TEXT SECTION:
***
# Checking Understanding of Convolutional and Pooling Layers

- toc: true
- badges: true
- comments: false
- categories: [jax, convolution, pooling]
- hide: true

## Introduction

The purpose of this post is to make sure I understand how convolutional and pooling layers work.  Once again, I'll use Keras to double check all my work. 

## Import Libraries

In [86]:
import jax
import jax.numpy as jnp
import numpy as np
import tensorflow as tf
import pandas as pd

Here's a small sequential model consisting of a convolutional layer and max-pooling layer.

In [180]:
model = tf.keras.models.Sequential([
    tf.keras.layers.Conv2D(filters=4, kernel_size=(2, 2), strides=(2,2), padding='VALID'),    
    tf.keras.layers.MaxPool2D(pool_size=(2,2), strides=(2,2))
])

For this experiment, I don't care what the model input is.  So I'll apply `model` to a 1-element batch consisting of a random 28-by-28 array with 3 channels.  As you can see, `outputs` is a 1-element batch consisting of a 7-by-7 array with 4 channels.  

In [181]:
inputs = np.random.randn(1,28,28,3)
outputs = model(inputs)
print(f'Feature Mapping:  {inputs.shape} -> {outputs.shape}')

Feature Mapping:  (1, 28, 28, 3) -> (1, 7, 7, 4)


We definitely don't want `model` to change the number of items in the batch, so the fact that the first-dimension (which is the batch dimension) for `inputs` and `outputs` is 1 make sense.  It also makes sense that the number of channels in `outputs` should be 4.  The `filters=4` argument in `Conv2D` means that no matter how large or small the input is, `Conv2D` will generate a feature map with 4 channels.  We'll see how this works in more detail later on.  Because pooling layers preserve the number of channels between inputs and outputs, `outputs` also has 4 channels.

This is the recommended way to get the features from all layers in the model: basically use Keras' functional API to build a model that returns the outputs from each layer, given an input batch.  

In [182]:
outputs = [layer.output for layer in model.layers]
layer_output_model = tf.keras.Model(inputs=model.input, outputs=outputs)
keras_features = layer_output_model(inputs)
***
MATERIAL PROVIDED:
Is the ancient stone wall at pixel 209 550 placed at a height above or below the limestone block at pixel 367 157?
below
***
EXERCISES:
1: In the post on convolutional and pooling layers above, rewrite the paragraph beginning "We definitely don't want `model` to change" as a short bulleted list that keeps its main facts.
2: Extend the post on convolutional and pooling layers, starting from the point where it stops.

EXERCISE ANSWERS:
1:
- The first dimension, which is the batch dimension, is 1 for both `inputs` and `outputs`. This is expected, because `model` should not change the number of items in the batch.
- `outputs` has 4 channels because the `filters=4` argument in `Conv2D` makes that layer produce a feature map with 4 channels, whatever the size of the input. The post explains this in more detail later.
- Pooling layers keep the number of channels the same between input and output, so `outputs` also has 4 channels.

2:
Because `model` has two layers, the `keras_features` array has two elements.  Here are the shapes of each:

In [183]:
print(f'Conv2D output shape = {keras_features[0].shape}')
print(f'MaxPool2D output shape = {keras_features[1].shape}')

Conv2D output shape = (1, 14, 14, 4)
MaxPool2D output shape = (1, 7, 7, 4)


In [184]:
kernels, biases = model.layers[0].get_weights()
print(f'kernels shape = {kernels.shape}, biases shape = {biases.shape}')

kernels shape = (2, 2, 3, 4), biases shape = (4,)


Here's a faily inefficient way to duplicate the evaluation of the `conv_layer` defined in above.  

## Convolutional Layer

In [185]:
def conv2d(x, kernel, strides):
    xm, xn, _ = x.shape 
    km, kn, _ = kernel.shape 
    
    sm, sn = strides
    ym, yn = 1 + ((xm - km + 1)//sm), 1 + ((xn - kn + 1)//sn)
    
    y = np.zeros(ym*yn)
    k = 0
    for i in range(0, xm-km+1, sm):
        for j in range(0, xn-kn+1, sn):
            y[k] = np.sum(kernel * x[i:i+km,j:j+kn,:])
            k += 1
            
    return np.reshape(y, (ym, yn))

In [186]:
class MyConv2D:
    def __init__(self, w, b, strides):
        self.w = w
        self.b = b 
        self.strides = strides 
        
    def __call__(self, inputs):
        biases, kernels, strides = self.b, self.w, self.strides
        
        num_output_channels = len(biases)
        
        # get the first image
        inputs = inputs[0,...]
        
        # get the list of output feature maps
        outputs = [conv2d(inputs, kernels[...,i], strides) + biases[i] for i in range(num_output_channels)]
        
        # horizontally stacking the 2D images
        outputs = np.stack(outputs, axis=-1) 
        
        # Add the batch dimension
        outputs = outputs[np.newaxis,...]
         
        return outputs
        

### Check

In [187]:
kernels, biases = model.layers[0].get_weights()
strides = model.layers[0].strides
keras_conv_features = keras_features[0]

In [188]:
my_layer = MyConv2D(kernels, biases, strides=strides)
my_conv_features = my_layer(inputs)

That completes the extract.